Only one span is wanted from the lines below: from the one with "Director, Ecosystem &" up to and including the one with "Mr Right and". Copy it exactly, without images.

**INFORMATION SUPPLIED**
════════════════

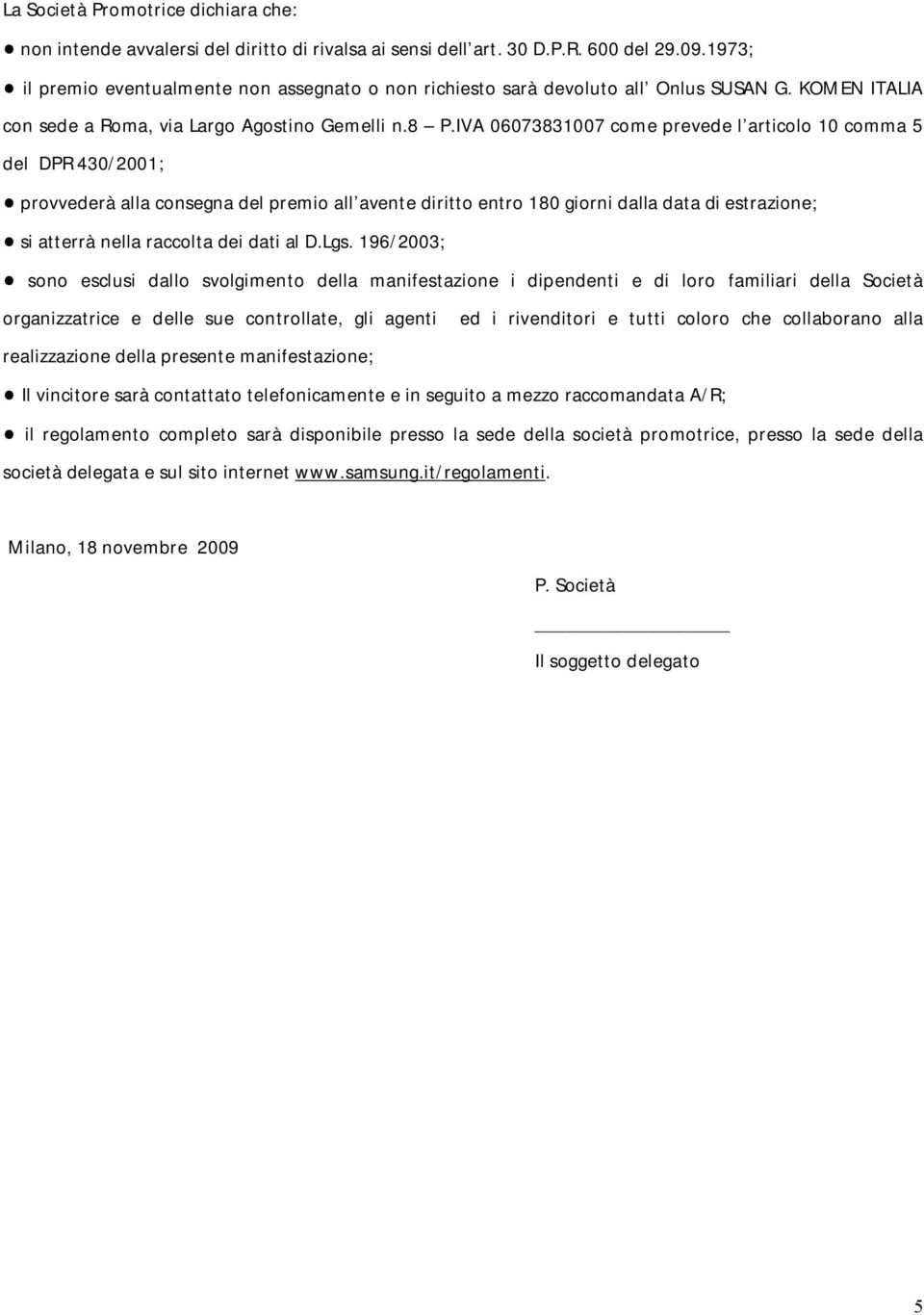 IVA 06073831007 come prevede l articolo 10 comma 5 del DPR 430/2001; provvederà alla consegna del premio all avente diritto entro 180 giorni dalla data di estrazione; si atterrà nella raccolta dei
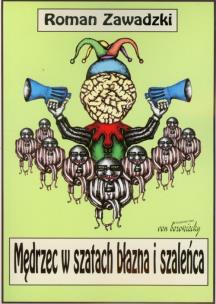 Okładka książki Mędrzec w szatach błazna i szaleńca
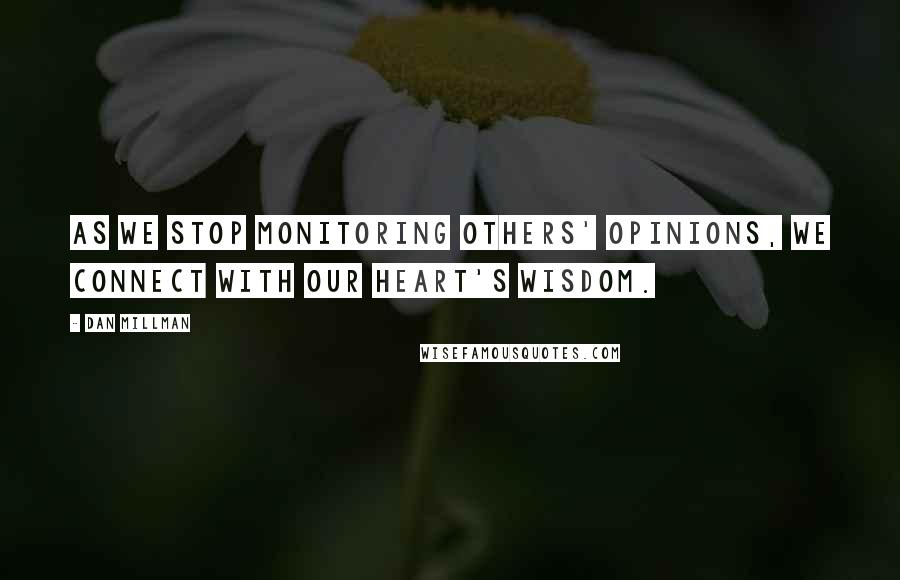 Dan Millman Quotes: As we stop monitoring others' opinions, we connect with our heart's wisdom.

════════════════

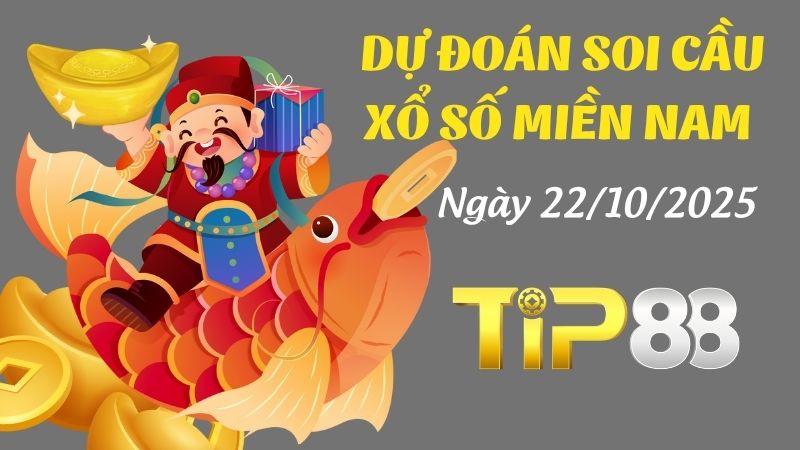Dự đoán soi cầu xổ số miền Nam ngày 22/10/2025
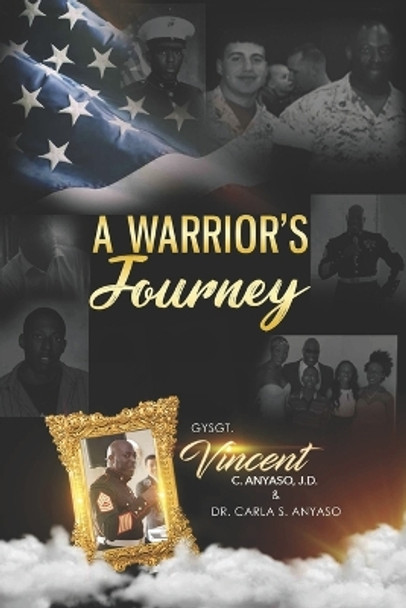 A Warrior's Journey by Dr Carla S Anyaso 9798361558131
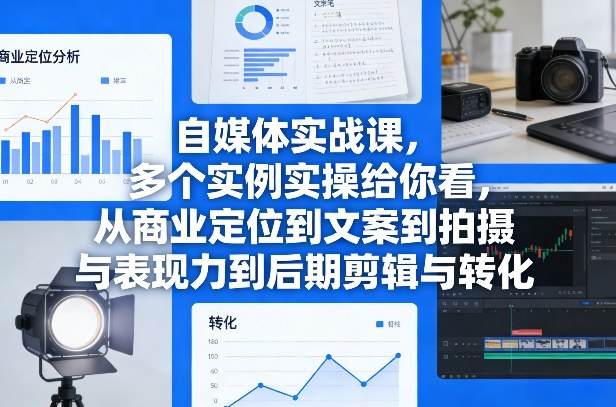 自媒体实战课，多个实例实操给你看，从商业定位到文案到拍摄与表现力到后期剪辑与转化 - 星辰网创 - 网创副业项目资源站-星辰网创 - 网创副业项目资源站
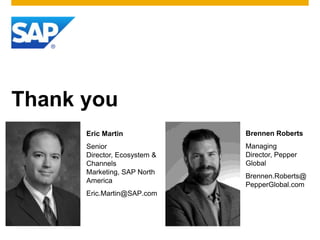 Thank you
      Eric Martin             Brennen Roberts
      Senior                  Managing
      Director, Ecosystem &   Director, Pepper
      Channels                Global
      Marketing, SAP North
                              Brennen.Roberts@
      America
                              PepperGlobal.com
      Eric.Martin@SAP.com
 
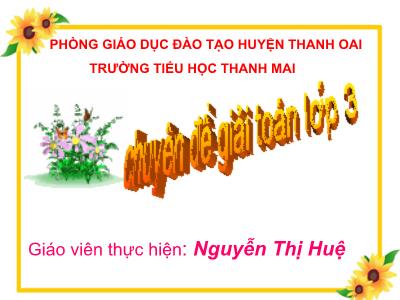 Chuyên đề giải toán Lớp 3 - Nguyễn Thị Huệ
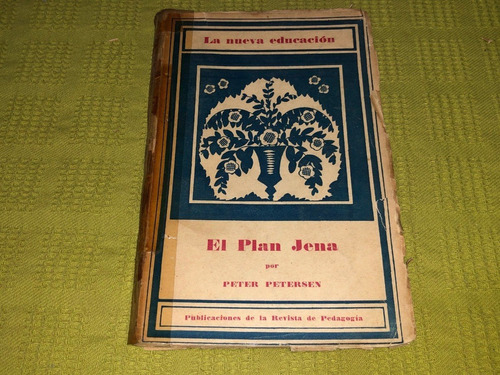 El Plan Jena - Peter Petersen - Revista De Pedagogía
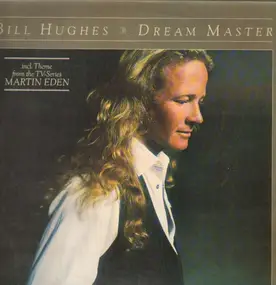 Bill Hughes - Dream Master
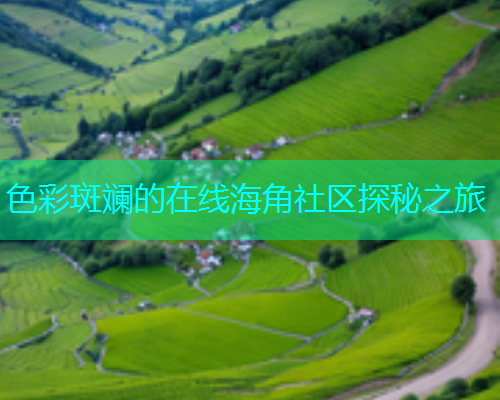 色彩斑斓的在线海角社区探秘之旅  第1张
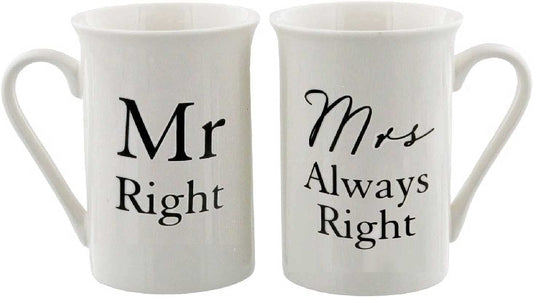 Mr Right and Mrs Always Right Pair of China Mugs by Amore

════════════════

**ANSWER SPACE**
      Director, Ecosystem &   Director, Pepper
      Channels                Global
      Marketing, SAP North
                              Brennen.Roberts@
      America
                              PepperGlobal.com
      Eric.Martin@SAP.com
 
 Chuyên đề giải toán Lớp 3 - Nguyễn Thị Huệ
 El Plan Jena - Peter Petersen - Revista De Pedagogía
 Bill Hughes - Dream Master
 色彩斑斓的在线海角社区探秘之旅  第1张
 Mr Right and Mrs Always Right Pair of China Mugs by Amore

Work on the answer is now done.